[Data listing]:
=======

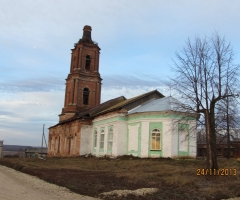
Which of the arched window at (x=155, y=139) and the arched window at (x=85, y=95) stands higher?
the arched window at (x=85, y=95)

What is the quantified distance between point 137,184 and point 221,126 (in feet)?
21.2

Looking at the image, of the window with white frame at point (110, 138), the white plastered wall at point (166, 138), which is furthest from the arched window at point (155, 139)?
the window with white frame at point (110, 138)

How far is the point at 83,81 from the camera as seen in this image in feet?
139

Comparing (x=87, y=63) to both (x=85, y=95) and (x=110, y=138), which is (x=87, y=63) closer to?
(x=85, y=95)

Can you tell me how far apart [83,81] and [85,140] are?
11.1 metres

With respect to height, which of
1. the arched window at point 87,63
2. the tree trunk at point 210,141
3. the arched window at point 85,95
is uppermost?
the arched window at point 87,63

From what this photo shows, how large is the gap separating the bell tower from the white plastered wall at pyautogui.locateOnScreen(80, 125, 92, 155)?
24.7 ft

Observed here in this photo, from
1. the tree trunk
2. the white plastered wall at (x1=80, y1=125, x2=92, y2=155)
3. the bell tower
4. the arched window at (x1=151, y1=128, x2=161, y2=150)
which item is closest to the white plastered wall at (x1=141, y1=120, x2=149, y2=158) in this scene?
the arched window at (x1=151, y1=128, x2=161, y2=150)

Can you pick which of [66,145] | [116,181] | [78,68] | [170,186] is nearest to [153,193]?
[170,186]

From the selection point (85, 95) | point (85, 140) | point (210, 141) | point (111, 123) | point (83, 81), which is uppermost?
point (83, 81)

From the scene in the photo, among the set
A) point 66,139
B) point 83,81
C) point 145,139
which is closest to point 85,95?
point 83,81

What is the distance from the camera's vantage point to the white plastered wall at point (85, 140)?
34.2m

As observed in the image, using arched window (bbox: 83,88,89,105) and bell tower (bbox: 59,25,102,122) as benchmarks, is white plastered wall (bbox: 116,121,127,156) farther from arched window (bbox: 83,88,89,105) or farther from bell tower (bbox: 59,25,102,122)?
arched window (bbox: 83,88,89,105)

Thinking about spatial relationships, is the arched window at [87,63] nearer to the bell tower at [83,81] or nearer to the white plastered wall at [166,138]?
the bell tower at [83,81]
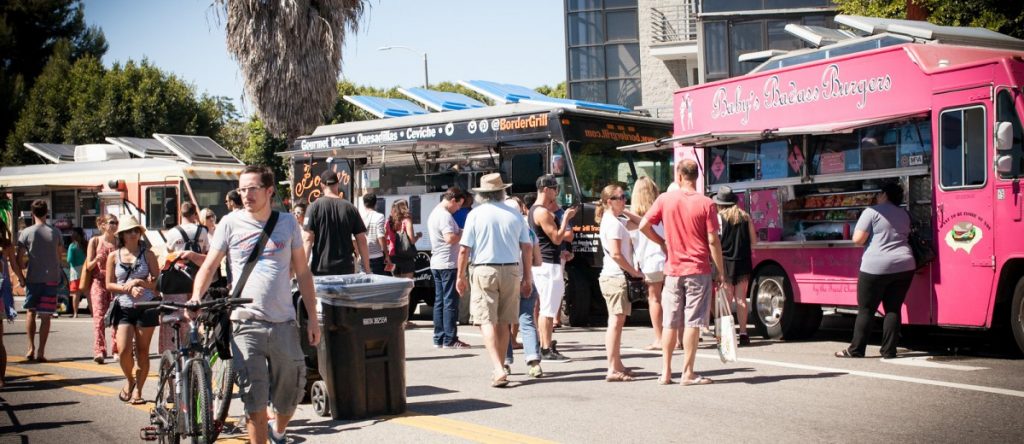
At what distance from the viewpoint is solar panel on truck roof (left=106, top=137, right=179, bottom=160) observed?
2539 cm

=======

[Short task]:
Retype the entries word for word, beginning at the line that contains "Observed here in this photo, from" and continuing to the end of the entries. Omit the pictures.

[Written response]:
Observed here in this photo, from
1. the tree trunk
2. the white plastered wall at (x1=80, y1=125, x2=92, y2=155)
3. the bell tower
4. the arched window at (x1=151, y1=128, x2=161, y2=150)
which item is closest to the white plastered wall at (x1=141, y1=120, x2=149, y2=158) in this scene?
the arched window at (x1=151, y1=128, x2=161, y2=150)

Can you pick which of [66,145] | [116,181] | [78,68] | [170,186] is nearest to [153,193]?
[170,186]

From the selection point (85, 95) | point (85, 140) | point (210, 141) | point (111, 123) | point (83, 81), which is uppermost?
point (83, 81)

From the scene in the photo, among the set
A) point 66,139
B) point 83,81
C) point 145,139
which is closest to point 85,95?
point 83,81

What is the distance from the camera's vantage point to the white plastered wall at point (85, 140)?
34.2m

As observed in the image, using arched window (bbox: 83,88,89,105) and bell tower (bbox: 59,25,102,122) as benchmarks, is white plastered wall (bbox: 116,121,127,156) farther from arched window (bbox: 83,88,89,105) or farther from bell tower (bbox: 59,25,102,122)?
arched window (bbox: 83,88,89,105)

Thinking about spatial relationships, is the arched window at [87,63] nearer to the bell tower at [83,81] or nearer to the white plastered wall at [166,138]?
the bell tower at [83,81]
At what distance from the viewpoint is solar panel on truck roof (left=106, top=137, right=179, bottom=160) observed?
2539 cm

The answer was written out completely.